- _TEXTE EXTRAIT_
JM à JR (Fresnes 46/11/03)

 

Dimanche 3 novembre 1946

Ma chérie,

J’ai aujourd’hui travaillé comme un Dieu. Enfin, je vois clair dans un petit travail entrepris. Il m’a fallu huit jours assidus pour mettre au point quelques notes et je vais pouvoir repartir du pied droit dans un nouveau travail (important comme toujours). Tout est important de ce qu’on écrit dans ces conditions. Nous n’avons plus de temps à perdre nous autres si nous voulons laisser à la postérité —qui jugera— quelque chose de cohérent. Les années passent si vite : on n’a si peu d’occasions d’écrire calmement. Utilisons à fond les jours que nous avons devant nous.

Inutile de te dire que je n’ai pas flanqué le nez dans mon dossier. J’ai pourtant une note à rédiger. Je la commencerai demain car j’ai l’impression qu’on m’appellera cette semaine. Nous mettrons beaucoup de choses au point. Attendons avec patience le résultat des prochaines élections. Et la situation internationale. Tous les matins, les prisonniers interrogent l’horizon politique. Toujours rien ? Pas de changement ? Que les hommes sont lents à se décider au bien !

- _LIGNES FOURNIES_
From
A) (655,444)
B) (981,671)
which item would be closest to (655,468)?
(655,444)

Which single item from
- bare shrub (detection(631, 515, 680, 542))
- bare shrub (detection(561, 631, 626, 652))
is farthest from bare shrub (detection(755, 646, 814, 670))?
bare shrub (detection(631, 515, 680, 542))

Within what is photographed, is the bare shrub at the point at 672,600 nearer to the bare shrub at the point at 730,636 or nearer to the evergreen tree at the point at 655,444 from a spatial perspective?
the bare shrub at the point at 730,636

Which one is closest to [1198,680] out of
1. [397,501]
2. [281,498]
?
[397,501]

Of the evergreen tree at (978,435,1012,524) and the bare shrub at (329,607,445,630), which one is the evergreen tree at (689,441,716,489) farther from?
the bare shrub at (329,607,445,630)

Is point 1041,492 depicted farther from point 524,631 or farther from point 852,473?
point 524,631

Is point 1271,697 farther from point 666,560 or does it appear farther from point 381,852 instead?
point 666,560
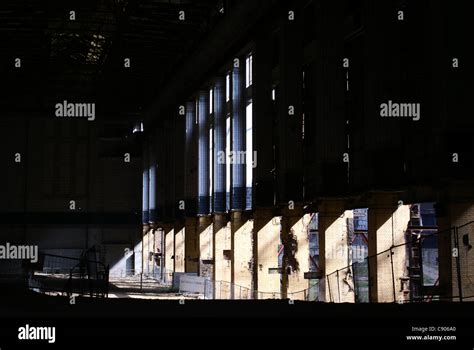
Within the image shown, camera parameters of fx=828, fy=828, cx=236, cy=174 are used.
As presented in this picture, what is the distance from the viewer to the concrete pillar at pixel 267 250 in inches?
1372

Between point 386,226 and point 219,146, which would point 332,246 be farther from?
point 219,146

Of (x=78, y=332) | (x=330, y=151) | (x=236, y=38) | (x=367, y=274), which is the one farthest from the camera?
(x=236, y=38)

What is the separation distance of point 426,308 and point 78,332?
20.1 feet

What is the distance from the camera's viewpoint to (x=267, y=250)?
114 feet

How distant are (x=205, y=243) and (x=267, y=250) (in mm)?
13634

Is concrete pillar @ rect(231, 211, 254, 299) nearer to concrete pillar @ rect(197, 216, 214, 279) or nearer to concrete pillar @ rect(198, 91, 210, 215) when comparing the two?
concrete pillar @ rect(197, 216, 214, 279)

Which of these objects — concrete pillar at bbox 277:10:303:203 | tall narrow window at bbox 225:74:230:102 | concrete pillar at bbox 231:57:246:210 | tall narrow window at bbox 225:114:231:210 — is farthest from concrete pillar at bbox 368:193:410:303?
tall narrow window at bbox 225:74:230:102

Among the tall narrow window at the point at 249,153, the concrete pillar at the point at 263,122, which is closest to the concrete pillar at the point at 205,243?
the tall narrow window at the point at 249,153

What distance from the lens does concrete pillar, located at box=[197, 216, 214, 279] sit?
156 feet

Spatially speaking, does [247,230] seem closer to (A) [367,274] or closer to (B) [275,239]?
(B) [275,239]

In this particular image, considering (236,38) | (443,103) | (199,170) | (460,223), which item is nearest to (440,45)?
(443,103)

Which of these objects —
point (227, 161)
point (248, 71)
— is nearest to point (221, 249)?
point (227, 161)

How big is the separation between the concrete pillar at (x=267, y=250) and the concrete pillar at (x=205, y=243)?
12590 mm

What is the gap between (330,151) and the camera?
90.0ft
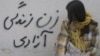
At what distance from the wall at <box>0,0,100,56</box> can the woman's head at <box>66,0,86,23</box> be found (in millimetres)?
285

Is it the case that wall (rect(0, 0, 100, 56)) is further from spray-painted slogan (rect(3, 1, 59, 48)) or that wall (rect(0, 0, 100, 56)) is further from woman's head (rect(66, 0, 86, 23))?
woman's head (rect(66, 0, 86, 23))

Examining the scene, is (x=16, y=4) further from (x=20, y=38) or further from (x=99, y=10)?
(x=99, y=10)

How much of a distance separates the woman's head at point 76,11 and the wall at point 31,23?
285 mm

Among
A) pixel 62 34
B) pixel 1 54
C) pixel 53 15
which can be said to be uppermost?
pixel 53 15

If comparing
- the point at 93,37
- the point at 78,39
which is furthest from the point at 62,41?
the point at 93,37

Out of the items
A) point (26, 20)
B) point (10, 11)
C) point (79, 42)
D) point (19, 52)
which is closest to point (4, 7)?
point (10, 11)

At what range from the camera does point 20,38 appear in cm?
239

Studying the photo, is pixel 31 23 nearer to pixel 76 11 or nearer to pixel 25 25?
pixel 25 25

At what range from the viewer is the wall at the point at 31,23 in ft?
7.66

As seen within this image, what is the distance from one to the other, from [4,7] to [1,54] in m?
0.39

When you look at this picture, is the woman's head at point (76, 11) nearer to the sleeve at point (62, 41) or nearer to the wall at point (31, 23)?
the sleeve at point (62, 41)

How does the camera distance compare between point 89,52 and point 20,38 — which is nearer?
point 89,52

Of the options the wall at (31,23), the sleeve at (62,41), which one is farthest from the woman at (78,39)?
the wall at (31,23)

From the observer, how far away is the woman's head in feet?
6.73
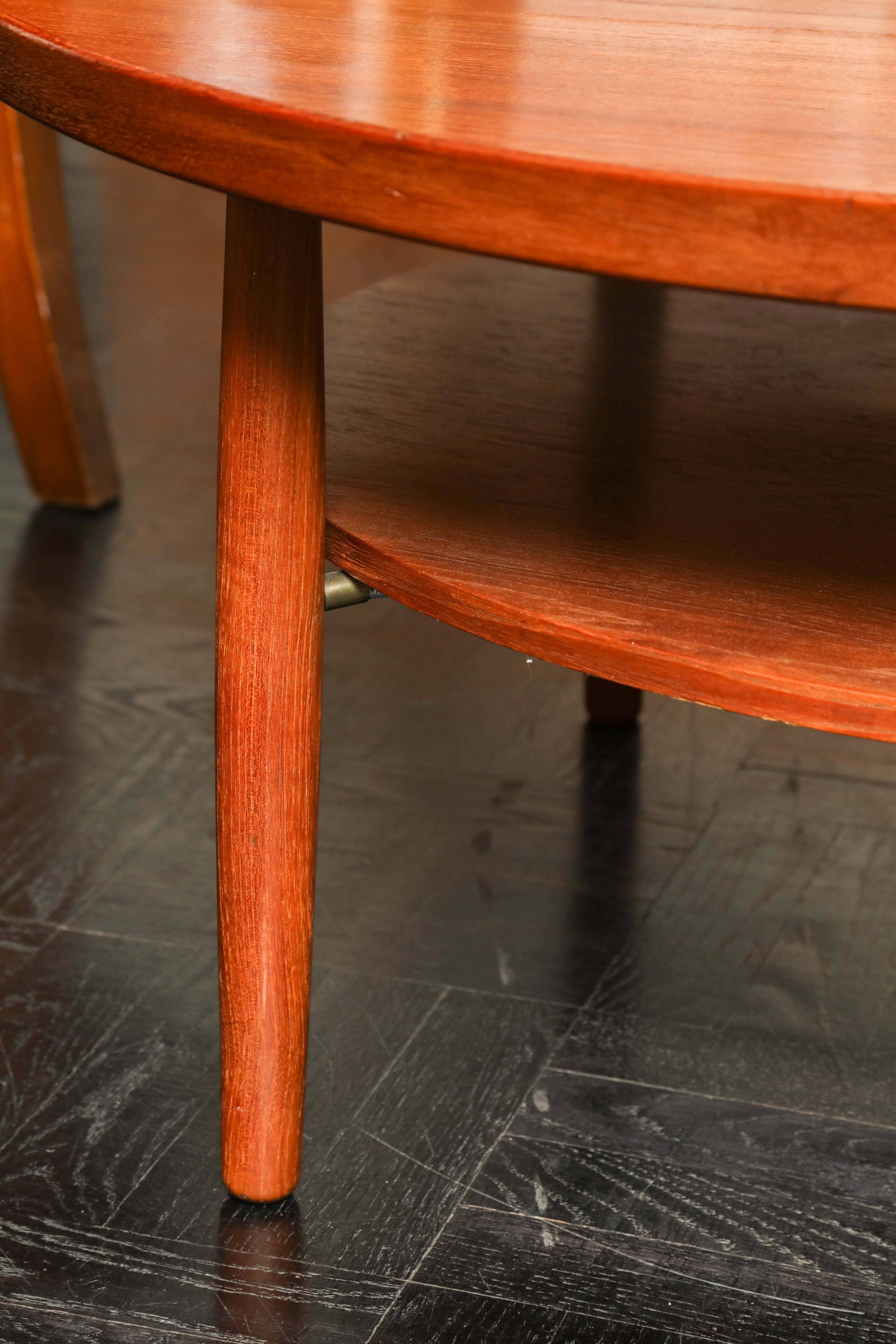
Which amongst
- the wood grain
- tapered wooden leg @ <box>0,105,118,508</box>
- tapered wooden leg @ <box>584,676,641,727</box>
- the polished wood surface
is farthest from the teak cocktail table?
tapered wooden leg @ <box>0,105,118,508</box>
* * *
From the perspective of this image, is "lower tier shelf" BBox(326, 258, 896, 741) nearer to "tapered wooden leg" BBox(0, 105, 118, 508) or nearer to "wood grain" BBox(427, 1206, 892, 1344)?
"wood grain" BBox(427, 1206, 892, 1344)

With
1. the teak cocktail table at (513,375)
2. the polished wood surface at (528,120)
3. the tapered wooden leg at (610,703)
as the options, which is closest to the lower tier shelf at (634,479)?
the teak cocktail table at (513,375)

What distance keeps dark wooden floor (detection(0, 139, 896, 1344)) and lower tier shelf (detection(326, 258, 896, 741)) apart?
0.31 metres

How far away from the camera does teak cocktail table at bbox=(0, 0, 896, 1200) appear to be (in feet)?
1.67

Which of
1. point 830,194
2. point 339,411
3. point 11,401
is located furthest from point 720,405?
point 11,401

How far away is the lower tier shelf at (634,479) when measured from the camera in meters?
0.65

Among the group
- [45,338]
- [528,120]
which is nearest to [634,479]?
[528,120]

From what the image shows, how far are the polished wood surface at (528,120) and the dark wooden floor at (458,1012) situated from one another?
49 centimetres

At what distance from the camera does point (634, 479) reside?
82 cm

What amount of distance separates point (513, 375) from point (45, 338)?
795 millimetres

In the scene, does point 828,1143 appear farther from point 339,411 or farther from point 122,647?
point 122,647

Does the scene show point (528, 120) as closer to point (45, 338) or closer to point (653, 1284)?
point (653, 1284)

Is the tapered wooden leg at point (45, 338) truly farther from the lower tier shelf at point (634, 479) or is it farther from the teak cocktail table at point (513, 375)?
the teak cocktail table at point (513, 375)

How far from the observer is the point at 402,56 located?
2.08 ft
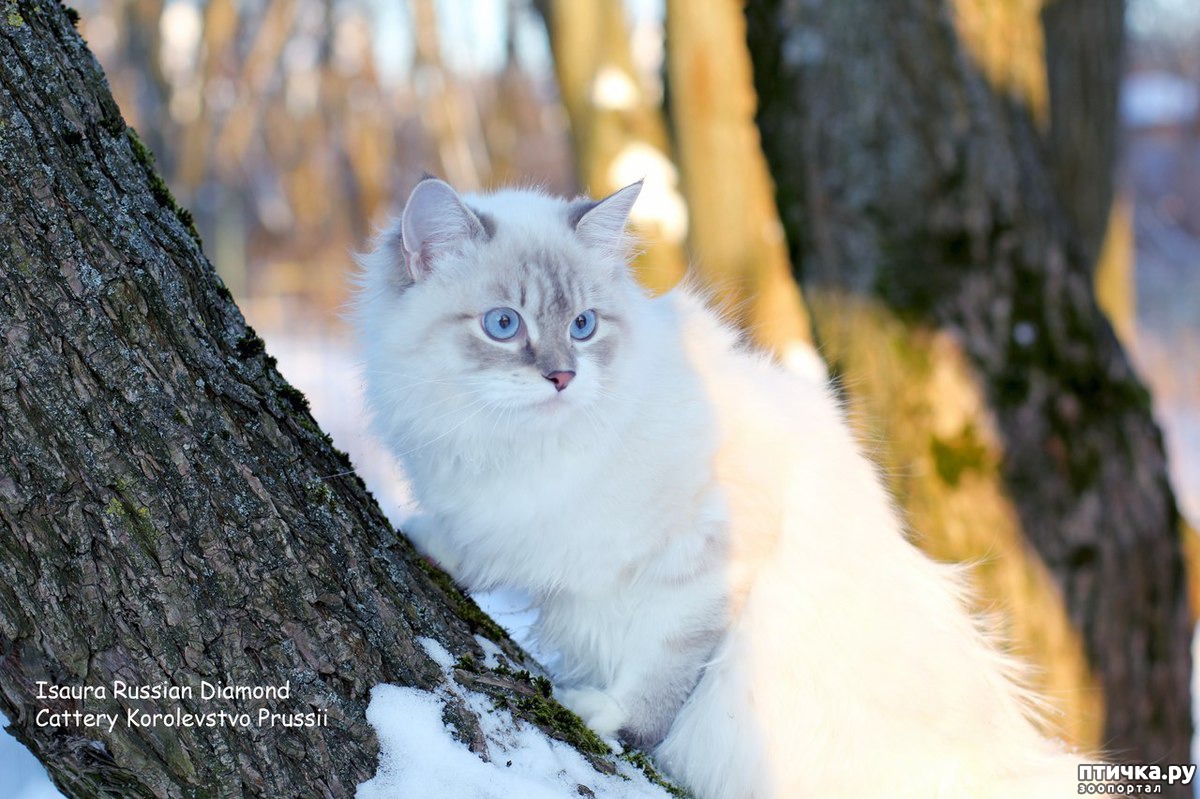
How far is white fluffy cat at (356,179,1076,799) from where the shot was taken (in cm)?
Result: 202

- _CONSIGNE 1_
Les affirmations suivantes sont-elles conformes à la lettre du 3 novembre 1946 ? Répondez par oui ou par non, en citant à chaque fois les mots décisifs de la lettre.
(a) L’auteur a consacré huit jours à mettre au point quelques notes.
(b) L’auteur a déjà commencé à rédiger la note de son dossier.
(c) Chaque matin, les prisonniers s’interrogent sur la situation politique.
- _CONSIGNE 2_
Poursuivez la lettre du 3 novembre 1946 après sa dernière phrase.
Les lignes fournies ne servent à rien pour ce travail.

- _RÉPONSE 1_
(a) Oui : « Il m’a fallu huit jours assidus pour mettre au point quelques notes ».
(b) Non : « Je la commencerai demain ».
(c) Oui : « Tous les matins, les prisonniers interrogent l’horizon politique. »

- _RÉPONSE 2_
Ainsi, tu ne m’as point écrit du tout cette semaine ! Que des mots griffonnés  en hâte, quand j’avais besoin de longues explications précises. Que se passe-t-il ? Aurais-tu tant de travail que tu ne trouves plus le temps d’écrire ? Ou bien si peu de choses à raconter ? Paresseuse ! Je t’écris toutes les semaines un roman et tu me réponds par trois bouts de lignes bourrées de caresses rapides. Où volète-elle cette Jeannette ? Pourquoi ne prend-elle pas le temps qu’il faut de se poser précisément là, pendant une heure, à regarder la vie s’écouler et comprendre le flot, les myriades de sentiments qui s’entrecroisent à propos de tout et de rien, où Jean doit probablement être mêlé, avec des présences qui sont supérieures à l’absence. Il faut oser respirer son amour, le vivre, le savourer, s’endormir avec, le penser, en remâcher la substance, sans quoi ce n’est qu’un nuage au vent.

Le ciel était si bleu et rose ce soir, si triste et grand, plein de mystères comme les vieilles chansons européennes. Où sont-ils les trouvères qui célébraient les anciens mythes, ces géants qui portaient en eux des histoires prodigieuses, si riches de récits de batailles, de prières, de hurlements sauvages contre la terre, de paix en s’endormant sur le ciel tout chargé d’astres purs ? À voir ce ciel boursouflé, étiré, parsemé de longues trainées indigo, on croirait vivre dans des rôles d’antan, des songes de fées où les mortes princesses s’étalent langoureusement sur les crépuscules pour laisser le parfum de leur souvenir. Si dans une boîte des quais tu trouves un […beleurgen…][1] pas cher, envoie le moi. Je relirai les vieux chants du Rhin.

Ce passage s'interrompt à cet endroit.